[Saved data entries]
****************************************
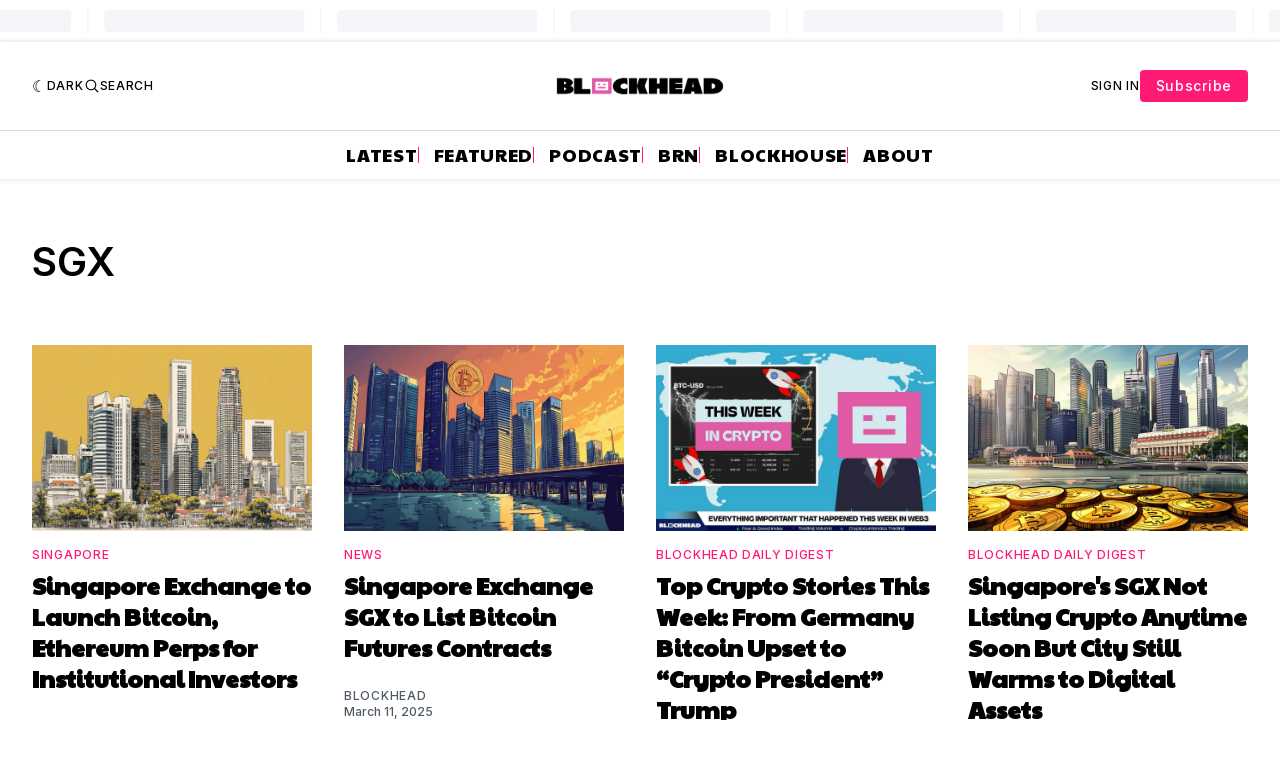

--- FILE ---
content_type: text/html; charset=utf-8
request_url: https://www.google.com/recaptcha/api2/aframe
body_size: 90
content:
<!DOCTYPE HTML><html><head><meta http-equiv="content-type" content="text/html; charset=UTF-8"></head><body><script nonce="3rqUzmdvziT8xiHwiwNy9A">/** Anti-fraud and anti-abuse applications only. See google.com/recaptcha */ try{var clients={'sodar':'https://pagead2.googlesyndication.com/pagead/sodar?'};window.addEventListener("message",function(a){try{if(a.source===window.parent){var b=JSON.parse(a.data);var c=clients[b['id']];if(c){var d=document.createElement('img');d.src=c+b['params']+'&rc='+(localStorage.getItem("rc::a")?sessionStorage.getItem("rc::b"):"");window.document.body.appendChild(d);sessionStorage.setItem("rc::e",parseInt(sessionStorage.getItem("rc::e")||0)+1);localStorage.setItem("rc::h",'1768673407791');}}}catch(b){}});window.parent.postMessage("_grecaptcha_ready", "*");}catch(b){}</script></body></html>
****************************************
TASK PROMPT
Could you set down every record above word for word, leaving out the pictures?

WRITTEN REPLY
--- FILE ---
content_type: text/html; charset=utf-8
request_url: https://www.google.com/recaptcha/api2/aframe
body_size: 90
content:
<!DOCTYPE HTML><html><head><meta http-equiv="content-type" content="text/html; charset=UTF-8"></head><body><script nonce="3rqUzmdvziT8xiHwiwNy9A">/** Anti-fraud and anti-abuse applications only. See google.com/recaptcha */ try{var clients={'sodar':'https://pagead2.googlesyndication.com/pagead/sodar?'};window.addEventListener("message",function(a){try{if(a.source===window.parent){var b=JSON.parse(a.data);var c=clients[b['id']];if(c){var d=document.createElement('img');d.src=c+b['params']+'&rc='+(localStorage.getItem("rc::a")?sessionStorage.getItem("rc::b"):"");window.document.body.appendChild(d);sessionStorage.setItem("rc::e",parseInt(sessionStorage.getItem("rc::e")||0)+1);localStorage.setItem("rc::h",'1768673407791');}}}catch(b){}});window.parent.postMessage("_grecaptcha_ready", "*");}catch(b){}</script></body></html>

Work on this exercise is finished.